Chore schedule for my day 'off'

Today I had the day off. By off I mean I didn't have to go to the place that gives me a paycheck. So on my day off I would like to relax but unfortunately, I'm a chicken farmer and farmer's never truly get a day 'off'. We have chores every day of the week. There's always some animal that needs fed or cleaned up after. Thankfully my daily chicken chores are pretty easy. 

It takes about 1/2 hour every morning to feed/water the chickens, switch out dirty bowls and let everyone out. In the evening it takes about another 1/2 hour to feed/water & count every bird then lock them all up for the night. Usually youngest son does afternoon feeding so I get to sit that one out. When I find some time during the week I scrape poop boards and fill feed bins. I clean out brooders at least twice a week. It only takes a few minutes here and there. Nobody really wants to come home from work and start cleaning coops, so the big cleaning comes on the weekend.

chicken coop

Chicken farm chores

This is what I did on my day off:
Morning chores: 1/2 hour (feed, water & open doors)
Met with customers, gave farm tour: 1 hour
Moved chicks out of Silkie coop to grow-out pen, fixed led light in silkie coop: 1/2 hour
Cleaned Guinea coop (20X12 building): 1 hour
Chased Guineas back into coop: 15 minutes 
Washed food and water bowls that have accumulated all week: 1/2 hour
Cleaned out the brooders in the garage: 15 minutes
Evening chores: 1/2 hour (fill waters, lock up & count them all)

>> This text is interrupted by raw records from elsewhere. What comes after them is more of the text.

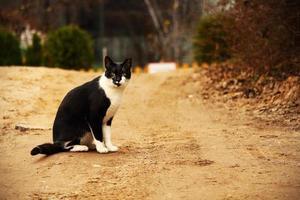 gato preto e branco em estrada de areia rural foto
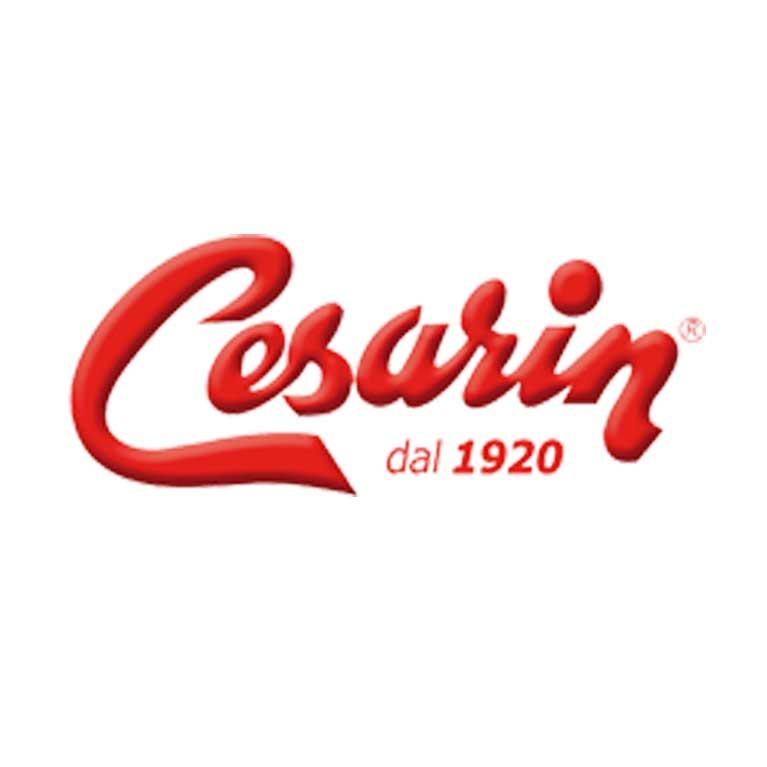 Logo Cesarin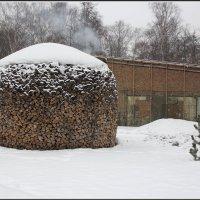 Пока еще падал снег :: Михаил Розенберг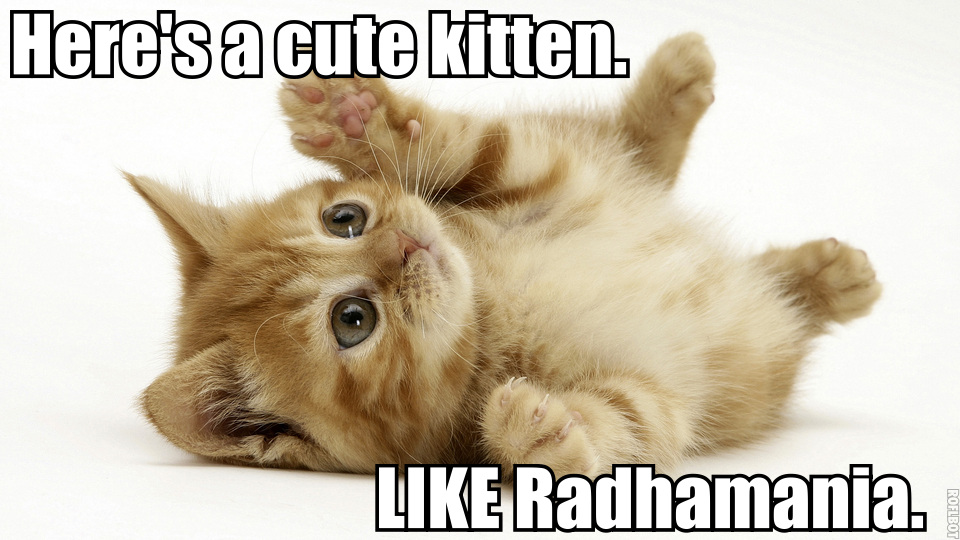 A picture of a cute kitten. LIKE Radhamania.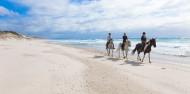 Horse Riding & Wine Tour - Auckland & Beyond Tours image 1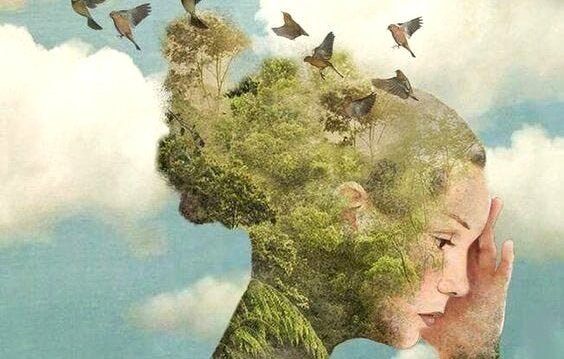 kuşlar kadının başı duygusal zeka yaraları iyileştirmek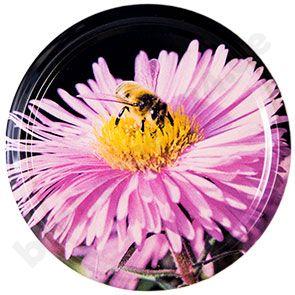 TO-Deckel 66 mm, Asternblüte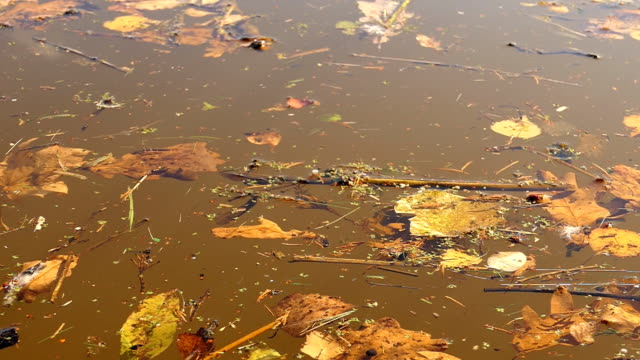 Autumn leaves float in brown water background video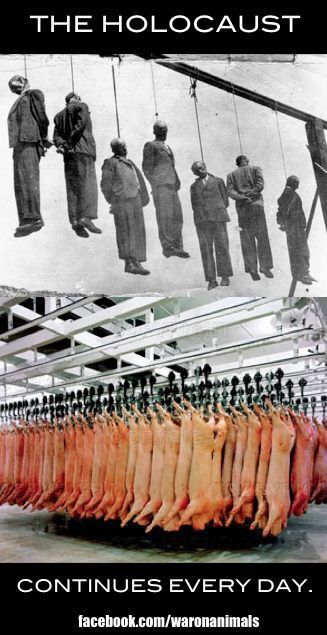How the HELL can you Compare the Holocaust To killing animals!!! What a screwed up race we have become!!! When people care more about damn animals than they do their own kind!!!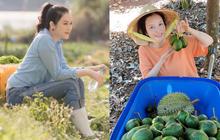 Lý Nhã Kỳ ở nhà làm nông mùa dịch: Giản dị đội nón lá, diện đồ ngủ đi hái trái cây trên nông trại 50 hecta ở Đà Lạt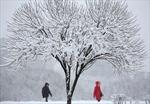 Tuyết rơi kỷ lục biến Moskva thành xứ sở cổ tích mùa Đông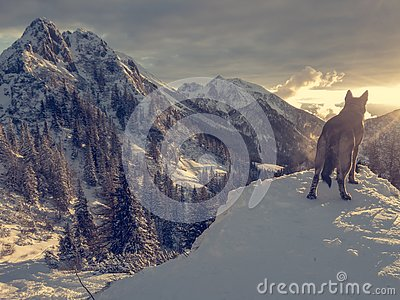 Spectacular winter mountain landscape illuminated by setting sun. Stock Photo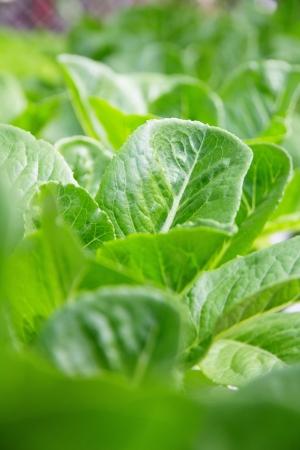 lactuca: Hydroponics vegetable farm,close up of Lettuce Crop Lactuca Leaf Vegetable  Stock Photo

I can end up meeting with customers any day of the week actually. Some like to take some time and ask lots of questions about the birds, others like to pick their chicks and go. Some want a tour, some don't. It could go either way. I schedule appointments around my work hours, but sometimes people just show up. 

Coops get cleaned more often in rainy weather of course, or when they have lots of chicks in the summer. Every weekend I clean a different coop, some more frequently then others:

  • The Silkie house needs cleaned far more often then any other coop.
  • The D'uccle coop can practically get forgotten...it never seems to get dirty. 
  • The Guinea house takes the longest of all the coops. It is the biggest and also has the most birds.
  • The grow out pen can be done in 10 minutes. No lie.  
  • The Wild West coop needs the most poop scraping during the week. The big cleaning only takes about as long as the Silkie coop, but needs done half as often.
I sorta got a routine, but it gets interrupted by spilled waterers and doors that were open when it rained. It's ok, I'm flexible like that. The funny thing is, until I started thinking about it today (prompted by someone at work yesterday asking what I'm doing on my 'day off') I never really considered how much I do. 

It didn't start like this. No one starts like this. We all started with 1 coop, right? There was supposed to be a few chickens, then suddenly it got full and another coop was needed. 4 years later I don't get a day off. *sigh*...but I do get faces like this looking up at me begging to be picked up for treats...so it all balances out!